Interventions to improve the patient’s speech intelligibility, volume, and fluency include exercises of affected oromotor structures. For example, patients may be trained to slow their articulation, use shorter sentences, maximize breath support, extend jaw motion, adjust placement of the tongue, and exaggerate articulatory movements. Communication aids include voice amplification and computer assistive and voice recognition devices. These therapists also provide guidance for persons with swallowing difficulties; assessment may include the MBS study during videofluoroscopy.

Treatment for aphasia generally is based on clinical evaluation of the patient’s cognitive and linguistic assets and deficits. The therapy plan is fine-tuned according to standardized language and neuropsychological test results, knowledge of the cortical and subcortical structures damaged, and the ongoing response to specific therapies. Speech therapists attempt to circumvent, deblock, or help the patient compensate for defective language behaviors. Stimulation-facilitation approaches, listed in (Box 48.4), are commonly employed. Views on the value of speech therapy for aphasia vary. Most randomized controlled trials demonstrate a significant benefit for aspects of expression and comprehension in moderately impaired subjects. The amount of practice is a key variable for enhancing outcomes for any particular approach.

Orthotists and Bracing

Expertise in the manufacture, selection, and application of orthotic devices is another key component of a rehabilitation service. The PT or the OT works with an orthotist to select external devices that modulate directional forces from the body and joints in a controlled manner. Although many orthotic devices are mass-produced, the expertise of a trained orthotist is invaluable in choosing and constructing orthoses and supervising their fitting and adjustment. Orthoses include ankle and ankle-knee braces, finger-wrist and shoulder splints, spinal braces, collars, and corsets. The material most often used in manufacture of these devices is a malleable type of plastic, but light metals may be used when large biomechanical forces have to be managed. The effects of pressure, shear forces, and heat retention with sweating also must be considered during fitting to protect the skin.

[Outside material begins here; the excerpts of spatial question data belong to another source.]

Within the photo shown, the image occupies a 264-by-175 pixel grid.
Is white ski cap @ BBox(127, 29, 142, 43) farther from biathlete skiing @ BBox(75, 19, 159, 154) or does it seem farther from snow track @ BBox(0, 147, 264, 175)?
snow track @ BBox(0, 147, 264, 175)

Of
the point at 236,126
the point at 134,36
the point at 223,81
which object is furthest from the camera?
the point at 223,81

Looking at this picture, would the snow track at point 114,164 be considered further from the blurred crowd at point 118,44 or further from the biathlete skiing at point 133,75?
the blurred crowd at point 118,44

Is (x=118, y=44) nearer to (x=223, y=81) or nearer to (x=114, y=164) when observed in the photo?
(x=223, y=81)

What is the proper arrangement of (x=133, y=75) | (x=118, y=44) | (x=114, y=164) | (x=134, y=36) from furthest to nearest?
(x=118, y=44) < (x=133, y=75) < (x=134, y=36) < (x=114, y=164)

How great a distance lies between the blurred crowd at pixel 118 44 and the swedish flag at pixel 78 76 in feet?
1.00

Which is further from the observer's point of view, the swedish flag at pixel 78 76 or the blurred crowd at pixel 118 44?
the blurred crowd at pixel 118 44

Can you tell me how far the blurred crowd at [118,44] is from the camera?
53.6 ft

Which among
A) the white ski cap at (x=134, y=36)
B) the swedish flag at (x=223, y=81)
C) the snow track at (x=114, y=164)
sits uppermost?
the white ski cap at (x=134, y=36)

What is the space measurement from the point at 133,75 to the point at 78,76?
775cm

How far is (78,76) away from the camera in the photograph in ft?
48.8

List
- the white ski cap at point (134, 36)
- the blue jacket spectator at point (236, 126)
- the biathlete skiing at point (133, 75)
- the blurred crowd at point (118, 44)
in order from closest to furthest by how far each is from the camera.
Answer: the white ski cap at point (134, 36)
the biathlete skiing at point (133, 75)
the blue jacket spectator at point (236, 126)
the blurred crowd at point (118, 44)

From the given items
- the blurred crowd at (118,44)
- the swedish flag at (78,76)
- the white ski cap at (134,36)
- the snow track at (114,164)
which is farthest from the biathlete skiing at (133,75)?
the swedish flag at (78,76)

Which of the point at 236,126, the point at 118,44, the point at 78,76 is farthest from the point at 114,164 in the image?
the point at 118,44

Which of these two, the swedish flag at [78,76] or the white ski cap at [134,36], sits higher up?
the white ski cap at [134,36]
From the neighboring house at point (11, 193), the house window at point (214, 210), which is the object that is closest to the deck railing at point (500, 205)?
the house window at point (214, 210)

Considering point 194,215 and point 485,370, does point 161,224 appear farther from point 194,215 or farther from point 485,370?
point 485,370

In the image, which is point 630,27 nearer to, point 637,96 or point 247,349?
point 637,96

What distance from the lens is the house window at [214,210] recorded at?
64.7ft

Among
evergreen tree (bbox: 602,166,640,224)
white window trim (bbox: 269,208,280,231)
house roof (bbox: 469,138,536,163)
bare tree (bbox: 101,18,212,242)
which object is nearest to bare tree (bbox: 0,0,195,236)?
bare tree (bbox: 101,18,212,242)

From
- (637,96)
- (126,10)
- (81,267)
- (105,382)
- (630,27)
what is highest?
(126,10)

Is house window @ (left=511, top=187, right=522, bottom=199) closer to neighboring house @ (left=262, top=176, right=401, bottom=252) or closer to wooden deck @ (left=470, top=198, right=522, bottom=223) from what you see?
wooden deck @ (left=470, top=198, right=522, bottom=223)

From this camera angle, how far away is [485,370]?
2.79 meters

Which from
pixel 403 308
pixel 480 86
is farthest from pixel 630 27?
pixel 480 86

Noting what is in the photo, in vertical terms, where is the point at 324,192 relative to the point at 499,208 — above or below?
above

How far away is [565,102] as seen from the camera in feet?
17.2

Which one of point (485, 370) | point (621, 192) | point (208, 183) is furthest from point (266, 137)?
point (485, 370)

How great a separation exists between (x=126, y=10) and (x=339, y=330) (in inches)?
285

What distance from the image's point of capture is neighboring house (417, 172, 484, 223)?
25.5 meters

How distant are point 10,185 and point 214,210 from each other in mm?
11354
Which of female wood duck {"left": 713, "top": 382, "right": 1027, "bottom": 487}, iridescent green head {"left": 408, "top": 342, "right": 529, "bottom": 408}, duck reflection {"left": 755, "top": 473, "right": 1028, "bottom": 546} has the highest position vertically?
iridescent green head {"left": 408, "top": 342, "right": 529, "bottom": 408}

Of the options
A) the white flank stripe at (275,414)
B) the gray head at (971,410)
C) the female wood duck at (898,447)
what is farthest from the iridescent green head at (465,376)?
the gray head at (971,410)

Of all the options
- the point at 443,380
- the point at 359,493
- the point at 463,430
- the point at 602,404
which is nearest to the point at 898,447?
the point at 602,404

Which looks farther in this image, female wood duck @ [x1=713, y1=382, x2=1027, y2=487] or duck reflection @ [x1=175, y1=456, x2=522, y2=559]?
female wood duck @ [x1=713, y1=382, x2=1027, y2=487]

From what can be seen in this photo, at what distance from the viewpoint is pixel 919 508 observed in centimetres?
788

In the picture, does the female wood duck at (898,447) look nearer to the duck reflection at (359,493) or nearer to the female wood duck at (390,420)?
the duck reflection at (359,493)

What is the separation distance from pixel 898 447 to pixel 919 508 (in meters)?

With shortened inpatient rehabilitation stays, especially after stroke, ankle-foot orthoses (AFOs) that fit inside a shoe tend to be used early to more quickly assist foot clearance during ambulation in patients with a central or peripheral lesion. Observation of gait usually is enough to determine the need for a trial with an AFO in a patient with hemiparesis or footdrop. Indications include inadequate dorsiflexion for initial heel contact or for toe clearance during early and mid-swing, excessive hip-hiking during swing, medial-lateral subtalar instability during stance, tibial instability during stance, and uncontrolled foot placement caused by sensory loss. An orthosis also may be needed after operative heel cord lengthening. If the knee of the hemiplegic buckles during stance, angling the AFO in slight plantar flexion will extend the knee earlier. Dorsiflexing the AFO by 5 degrees can decrease knee hyperextension and help prevent the snapping back that causes instability and pain in midstance. Ankle inversion may necessitate greater rigidity and longer anterior foot trim. The AFO worn in a shoe ought to improve weight-bearing on the affected leg, increase single-limb stance time, and perhaps lessen postural sway. This may improve safety, especially on uneven surfaces, and walking velocity. Fig. 48.4 shows a thermoplastic AFO that fits in a shoe to limit plantar flexion and rotation and help control the knee. Orthoses may be static, such as a rest splint worn at night, or dynamic, with joints that may be lockable or free moving. Fig. 48.5 shows a thermoplastic AFO with a hinged joint that allows flexibility on rising to stand and at heel strike to start the stance phase of the gait cycle. Toe clawing can be managed with a metatarsal pad that spreads the toes. Some patients who have footdrop from a neuropathy such as Charcot-Marie-Tooth disease or diabetes may find that a fashionable boot with a flat heel that fits snugly above the ankle can improve gait by lessening its steppage quality, yet allow toe clearance. An orthotist can assess the potential for shoe modifications and inserts to improve balance and pressure points. Multiple small trials in patients with hemiplegic stroke show that walking activity increases and impairments in walking and balance decrease with the use of an AFO (Tyson and Kent, 2009). Functional electrical stimulation of the peroneal nerve timed to the gait cycle has equivalent or somewhat better effects on walking speed.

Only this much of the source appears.